I’m sure the power used to make the light work is low, but I can’t help but think the fact it’s always on and shining bright is not really needed, and that it could be switched off. Perhaps this would help to decrease the drain on the battery and then perhaps the DualShock 4 would last longer? It’s an example of over-design, that while looking striking and being functional enough, is just pointless, other than for saying “this joypad is on”.


Beautifully striking, though mostly pointless.

An option to disable it, switch it off, do away with it somehow would be fabulous for sure. Come on Sony, there must be another way?

Where are my games, man?
The main and perhaps most obvious problem with the PS4 is the distinct lack of true next-gen titles. This was caused by the inherent nature of rushing out new hardware for a date before the end of the year, ready for Christmas in order to maximise sales. Hats off to the developers for managing to release anything for either the PS4 or Xbox One; I really think they have achieved the impossible in the short timeframe they had to react.

Sure, Killzone: Shadow Fall is a solid and pretty-looking shooter, but didn’t (for me at least), push the boundaries that FPS games have set us. Instead it takes safer options, continuously reusing many non-player character models and not dabbling in any increased interaction possibilities. I enjoyed Killzone: Shadow Fall nonetheless and I do recommend that you at least give it a try.

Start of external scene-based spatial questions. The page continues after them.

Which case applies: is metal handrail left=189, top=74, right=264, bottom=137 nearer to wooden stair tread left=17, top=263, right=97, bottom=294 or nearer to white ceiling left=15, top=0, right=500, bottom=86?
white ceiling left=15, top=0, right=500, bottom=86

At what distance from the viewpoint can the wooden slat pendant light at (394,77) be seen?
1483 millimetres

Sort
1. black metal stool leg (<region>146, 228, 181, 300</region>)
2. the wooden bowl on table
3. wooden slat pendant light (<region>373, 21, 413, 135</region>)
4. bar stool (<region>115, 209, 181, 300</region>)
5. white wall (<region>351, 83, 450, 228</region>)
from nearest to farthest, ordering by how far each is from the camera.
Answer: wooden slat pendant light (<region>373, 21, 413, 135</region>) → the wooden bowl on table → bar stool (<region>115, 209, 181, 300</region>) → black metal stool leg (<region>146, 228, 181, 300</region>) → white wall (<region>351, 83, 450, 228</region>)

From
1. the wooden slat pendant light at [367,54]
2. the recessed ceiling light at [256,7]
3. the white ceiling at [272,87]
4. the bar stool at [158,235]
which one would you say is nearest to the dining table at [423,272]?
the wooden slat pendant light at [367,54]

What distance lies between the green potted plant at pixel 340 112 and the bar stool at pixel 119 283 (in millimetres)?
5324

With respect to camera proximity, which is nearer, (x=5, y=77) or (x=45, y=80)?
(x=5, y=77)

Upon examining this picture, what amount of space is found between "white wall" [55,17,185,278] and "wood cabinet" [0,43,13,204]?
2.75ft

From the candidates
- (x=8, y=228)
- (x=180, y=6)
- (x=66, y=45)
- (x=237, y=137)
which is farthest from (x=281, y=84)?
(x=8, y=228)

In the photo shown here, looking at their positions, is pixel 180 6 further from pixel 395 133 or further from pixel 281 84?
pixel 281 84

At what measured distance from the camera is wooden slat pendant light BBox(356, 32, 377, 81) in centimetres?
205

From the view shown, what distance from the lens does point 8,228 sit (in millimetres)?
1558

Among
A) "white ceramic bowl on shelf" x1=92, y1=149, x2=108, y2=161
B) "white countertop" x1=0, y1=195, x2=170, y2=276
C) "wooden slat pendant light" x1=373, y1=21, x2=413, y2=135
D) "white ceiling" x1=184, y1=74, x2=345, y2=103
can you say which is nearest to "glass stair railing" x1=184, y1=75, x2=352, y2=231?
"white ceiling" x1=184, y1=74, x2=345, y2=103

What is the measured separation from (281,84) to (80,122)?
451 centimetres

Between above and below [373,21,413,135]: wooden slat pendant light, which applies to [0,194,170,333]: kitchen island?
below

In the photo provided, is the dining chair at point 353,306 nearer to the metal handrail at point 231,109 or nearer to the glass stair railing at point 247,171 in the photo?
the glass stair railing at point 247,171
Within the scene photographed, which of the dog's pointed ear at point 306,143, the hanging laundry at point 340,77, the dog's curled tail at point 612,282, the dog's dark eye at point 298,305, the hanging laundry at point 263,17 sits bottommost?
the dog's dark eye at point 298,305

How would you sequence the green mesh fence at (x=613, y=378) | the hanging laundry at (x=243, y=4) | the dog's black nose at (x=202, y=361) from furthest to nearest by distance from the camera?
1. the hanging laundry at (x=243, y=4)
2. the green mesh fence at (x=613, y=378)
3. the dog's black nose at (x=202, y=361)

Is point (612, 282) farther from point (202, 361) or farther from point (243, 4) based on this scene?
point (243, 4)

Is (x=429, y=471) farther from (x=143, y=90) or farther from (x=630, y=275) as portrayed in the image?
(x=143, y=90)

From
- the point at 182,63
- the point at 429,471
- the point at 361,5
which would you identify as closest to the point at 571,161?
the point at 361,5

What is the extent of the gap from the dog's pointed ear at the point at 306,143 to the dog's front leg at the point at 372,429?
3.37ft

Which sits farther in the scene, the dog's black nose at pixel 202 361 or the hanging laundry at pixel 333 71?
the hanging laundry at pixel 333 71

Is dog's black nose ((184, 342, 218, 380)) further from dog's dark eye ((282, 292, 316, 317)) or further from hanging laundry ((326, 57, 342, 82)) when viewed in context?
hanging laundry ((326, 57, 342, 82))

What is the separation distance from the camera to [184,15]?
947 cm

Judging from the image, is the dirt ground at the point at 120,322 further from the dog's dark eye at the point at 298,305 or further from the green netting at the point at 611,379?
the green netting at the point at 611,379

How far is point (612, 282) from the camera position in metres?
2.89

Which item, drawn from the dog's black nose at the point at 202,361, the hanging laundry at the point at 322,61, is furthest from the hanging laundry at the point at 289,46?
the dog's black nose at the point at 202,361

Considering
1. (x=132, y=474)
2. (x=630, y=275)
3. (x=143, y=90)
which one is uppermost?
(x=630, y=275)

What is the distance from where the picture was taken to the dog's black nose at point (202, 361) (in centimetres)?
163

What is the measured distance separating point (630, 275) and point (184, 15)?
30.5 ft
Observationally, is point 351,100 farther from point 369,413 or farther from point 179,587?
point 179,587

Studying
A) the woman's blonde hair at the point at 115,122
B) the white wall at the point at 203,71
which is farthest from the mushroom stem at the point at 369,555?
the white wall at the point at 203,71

Given that many titles that have so far been released are cross-platform, the only benefits I can really see is that they run in 1080p, frame rates appear quicker and some additional objects, effects and draw distances are made visible. 2014 could well see this trend continuing as publishers refuse to limit potential income that would be caused by effectively letting go of their PS3 and Xbox 360 customer base, forcing developer teams to limit the expansion into next-gen.

I wouldn’t suggest that a company already producing for PS3/Xbox 360 go and push themselves into just developing for next-gen, as this wouldn’t make financial sense. What I do see is that there is potential for many start-ups to step in here and make truly original fantastic, next-gen-only games. It is here where I think the most exciting developments of future will be brought to life.

Sure, there are other things that need tweaking and improvement, but these are the things that have most impacted me so far. These issues are far from giving me a negative overall experience, but if Sony were able to resolve these then the PS4 would be much more robust.

I’m still well and truly happy with my PS4 and I will enjoy the wait for improvements and new developments like a kid waiting for Christmas day. Next-gen is now the current gen, and I plan to enjoy it.